Dia
adalah professor pembimbing disertasi saya. Usianya sudah melebihi masa
pensiun. Sudah beberapa tahun ini dia tidak menerima gaji lagi dari negara
karena sudah pensiun. Namun kampus tetap masih membutuhkannya sehingga tetap memperpanjang
masa pengabdiannya atas biaya kampus. Saat ini, dia merupakan salah satu
professor terproduktif di group riset kami. Dia banyak mendatangkan proyek
dengan biaya besar ke universitas yang berimbas ke banyaknya publikasi. Tapi
bukan itu yang hendak saya tulis disini, juga bukan mengenai cara dia dalam
membimbing mahasiswanya. Ini adalah cerita langka yang tidak semua orang
mengapresiasi yakni kecintaannya pada pemeliharaan lingkungan.
Saat
itu group kami kedatangan tamu dari Indonesia. Karena saya adalah salah satu
mahasiswa asal Indonesia, maka saya pun diajak ikut serta dalam pertemuan. Saat
itu para peserta pertemuan disuguhi makan siang berupa burger, cake, buah, dan
jenis makanan standard lainnya. Selesai makan, si professor dengan aktif mengumpulkan
piring-piring yang diletakkan oleh para peserta di meja. Kemudian dia memilah
sampah makanan tersebut berdasarkan jenisnya: sampah organik, sampah yang bisa
di daur ulang dan sampah umum. Kemudian dia membawa dan memasukkan sampah
tersebut ke tong sampah yang bersesuaian yang tersedia dalam ruangan. Saat itu
saya pikir, mungkin dia sedang “mengajari” kami dan para tamu mengenai
bagaimana mereka (Inggris) memperlakukan sampah sehingga wajar saja dia mau
bersusah-susah mengumpulkan sampah padahal ada tenaga CS.
Pikiran
tersebut sedikit terbantahkan ketika pada suatu konferensi di kota lain,
kembali si professor mengumpulkan sampah-sampah dari para peserta. Padahal para
peserta adalah para dosen dari berbagai universitas termasuk yunior-yunior
beliau dan kami, mahasiswanya. Saya berusaha menolak dan menawarkan untuk
mengambil alih tugas mengumpulkan sampah tersebut. Namun dia bersikeras
sehingga saya harus mengalah. Para dosen yang lainpun membisikkan bahwa si prof
itu memang begitu, hobby mengumpulkan sampah.
Pernah
juga suatu kali ketika saya hendak menyampaikan materi pada sebuah seminar dan
beliau sebagai pembawa acara. Di ruangan terlihat beberapa kertas berserakan.

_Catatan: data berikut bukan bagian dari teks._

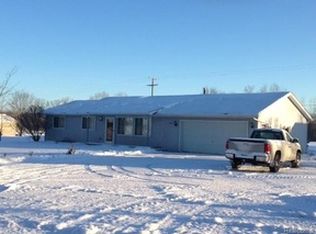 4847 Bentley Lake Rd, Howell, MI 48843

Tidak di sangka, si Prof pun membungkuk di sela-sela meja untuk mengumpulkan
sampah-sampah tersebut dengan tangannya sendiri kemudian memasukkannya ke tong
sampah. Anehnya yang lain hanya memperhatikan saja, tidak hendak membantu.
Di
ruangan kerja beliau, terdapat sebuah tong sampah biru yang biasa digunakan
untuk bahan-bahan yang bisa di daur ulang. Sekantong tutup botol plastic juga
terdapat disamping tong sampah tersebut. Sekretaris pribadinya pun hanya bias
geleng-geleng kepala melihat tindakan beliau itu.
Penasaran,
akhirnya saya pun menanyakan kepada beliau. Kenapa beliau senang mengumpulkan
sampah tersebut. Beliaupun menjawab, bahwa pekerjaan mengumpulkan dan
memisahkan sampah itu hanyalah pekerjaan kecil dan ringan saja, namun
manfaatnya untuk keberlangsungan alam ini sangat besar. Sayangnya banyak orang
yang tidak peduli. Sampah-sampah itu akan dibuang sembarangan dan tidak
terpisahkan antara yang organik, daur ulang dan sampah umum walaupun tong untuk
masing-masing jenis sampah sudah disediakan. Kalau kita tidak bertindak maka
lingkungan ini akan lebih cepat rusaknya.
Begitulah
keunikan dari professor ini. Padahal usianya sudah sangat tua dan beliau sangat
dihormati. Dia bisa saja meminta bantuan kami para mahasiswanya atau para dosen
yuniornya untuk melakukan yang diinginkannya. Toh sampah juga sampah kami,
sehingga tidaklah terlalu menjadi persoalan. Dia juga punya sekretaris yang
bisa dia mintai tolong, atau CS yang memang bertugas untuk itu. Tapi dia lebih
cenderung melakukannya sendiri sebagai salah satu kontribusinya menjaga
lingkungan. Bukan untuk dirinya karena dia sudah sangat tua, tapi untuk
generasi-generasi mendatang. Semoga ada hikmahnya.